▶ _Stated goal_
Lay out the entries below as a Markdown table with the columns Row and Content, starting at the line that contains "Height-wise, does point" and ending at the last line of the entries, both included. Number each line in Row, put its text in Content, and skip blank lines and pictures.

▶ _Data provided_
---
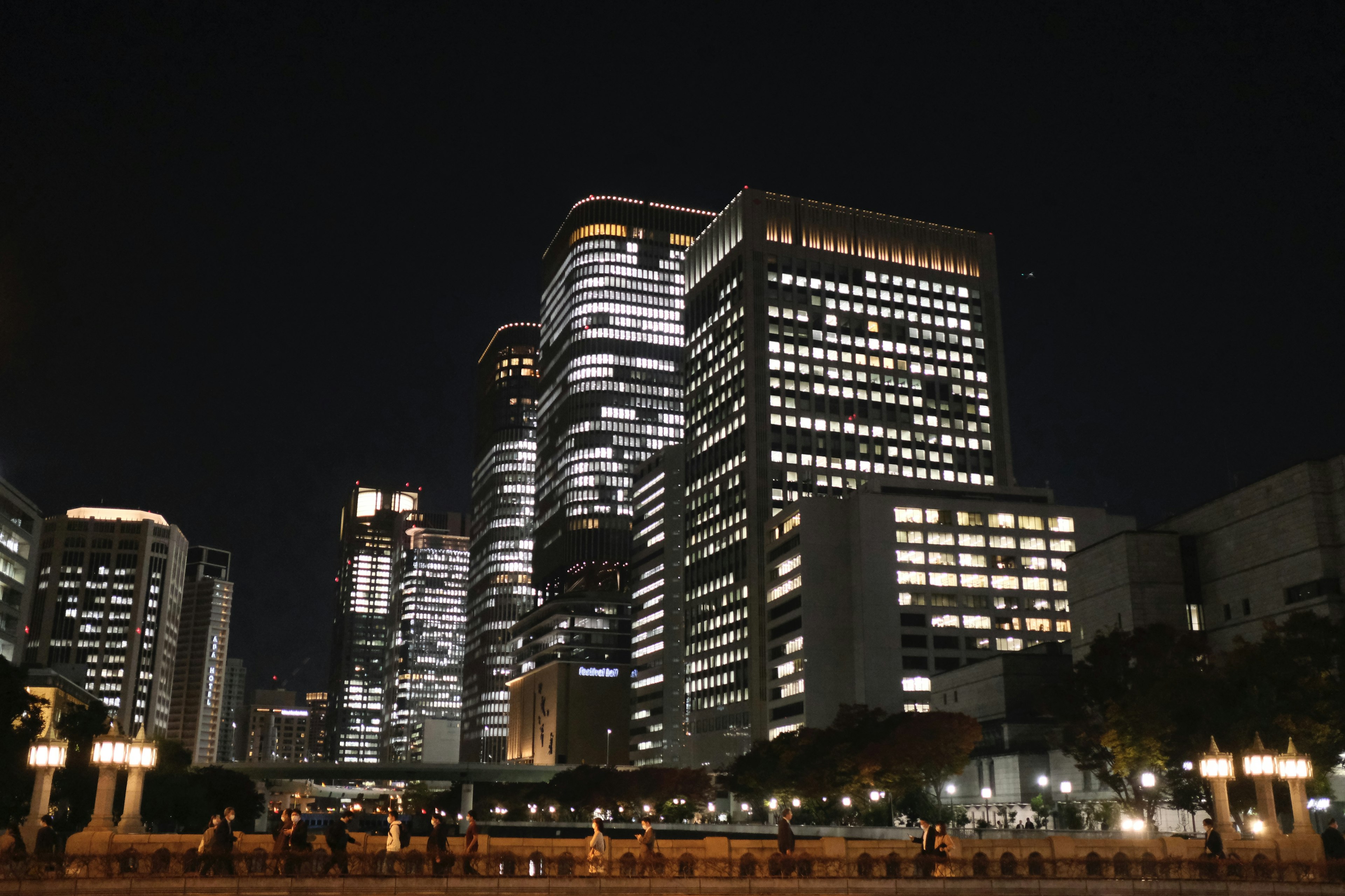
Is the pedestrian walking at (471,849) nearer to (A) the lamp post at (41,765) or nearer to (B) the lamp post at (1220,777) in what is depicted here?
(A) the lamp post at (41,765)

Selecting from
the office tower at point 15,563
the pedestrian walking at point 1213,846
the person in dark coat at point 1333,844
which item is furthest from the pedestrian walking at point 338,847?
the office tower at point 15,563

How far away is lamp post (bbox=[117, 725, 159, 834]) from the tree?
122 feet

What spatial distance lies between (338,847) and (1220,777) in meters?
39.1

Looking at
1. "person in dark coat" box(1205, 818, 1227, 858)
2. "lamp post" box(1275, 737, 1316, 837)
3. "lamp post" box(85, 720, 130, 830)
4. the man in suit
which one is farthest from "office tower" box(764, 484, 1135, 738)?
"lamp post" box(85, 720, 130, 830)

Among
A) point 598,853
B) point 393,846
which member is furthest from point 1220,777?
point 393,846

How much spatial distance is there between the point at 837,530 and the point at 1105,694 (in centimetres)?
9280

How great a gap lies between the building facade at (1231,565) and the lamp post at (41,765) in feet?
297

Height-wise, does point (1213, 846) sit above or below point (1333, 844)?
below

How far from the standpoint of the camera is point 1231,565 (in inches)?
5103

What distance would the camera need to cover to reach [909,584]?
18875 cm

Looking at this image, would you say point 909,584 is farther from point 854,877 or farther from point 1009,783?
point 854,877

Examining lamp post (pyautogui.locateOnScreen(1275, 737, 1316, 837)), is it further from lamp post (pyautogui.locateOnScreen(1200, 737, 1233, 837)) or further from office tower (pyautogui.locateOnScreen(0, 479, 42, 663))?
office tower (pyautogui.locateOnScreen(0, 479, 42, 663))

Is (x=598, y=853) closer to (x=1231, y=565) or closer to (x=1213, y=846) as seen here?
(x=1213, y=846)

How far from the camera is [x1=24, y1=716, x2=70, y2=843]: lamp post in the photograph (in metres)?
49.0
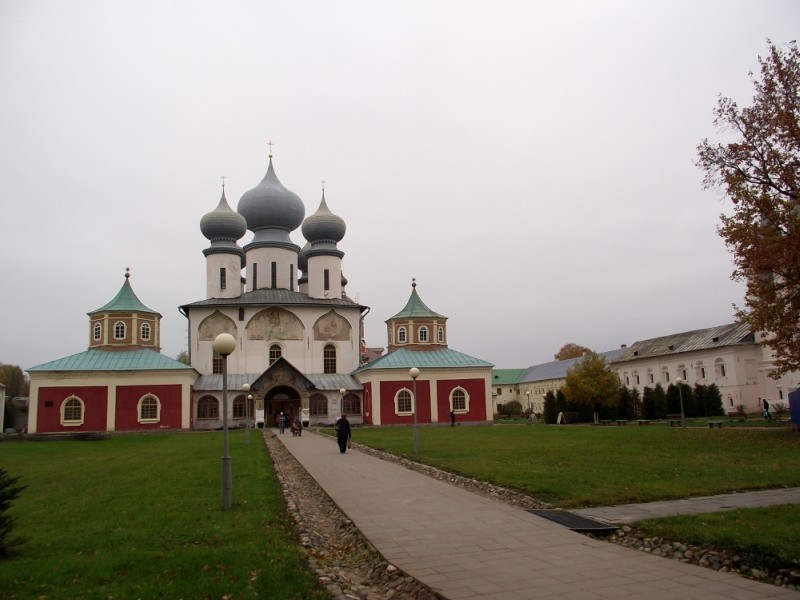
---
▶ _Correct response_
| Row | Content |
|---|---|
| 1 | Height-wise, does point (1213, 846) sit above or below point (1333, 844)? |
| 2 | below |
| 3 | How far from the standpoint of the camera is point 1231,565 (in inches)? |
| 4 | 5103 |
| 5 | What distance would the camera need to cover to reach [909,584]? |
| 6 | 18875 cm |
| 7 | Looking at this image, would you say point 909,584 is farther from point 854,877 or farther from point 1009,783? |
| 8 | point 854,877 |
| 9 | Examining lamp post (pyautogui.locateOnScreen(1275, 737, 1316, 837)), is it further from lamp post (pyautogui.locateOnScreen(1200, 737, 1233, 837)) or further from office tower (pyautogui.locateOnScreen(0, 479, 42, 663))? |
| 10 | office tower (pyautogui.locateOnScreen(0, 479, 42, 663)) |
| 11 | Is (x=598, y=853) closer to (x=1231, y=565) or closer to (x=1213, y=846) as seen here? |
| 12 | (x=1213, y=846) |
| 13 | How far from the camera is [x1=24, y1=716, x2=70, y2=843]: lamp post in the photograph (in metres)? |
| 14 | 49.0 |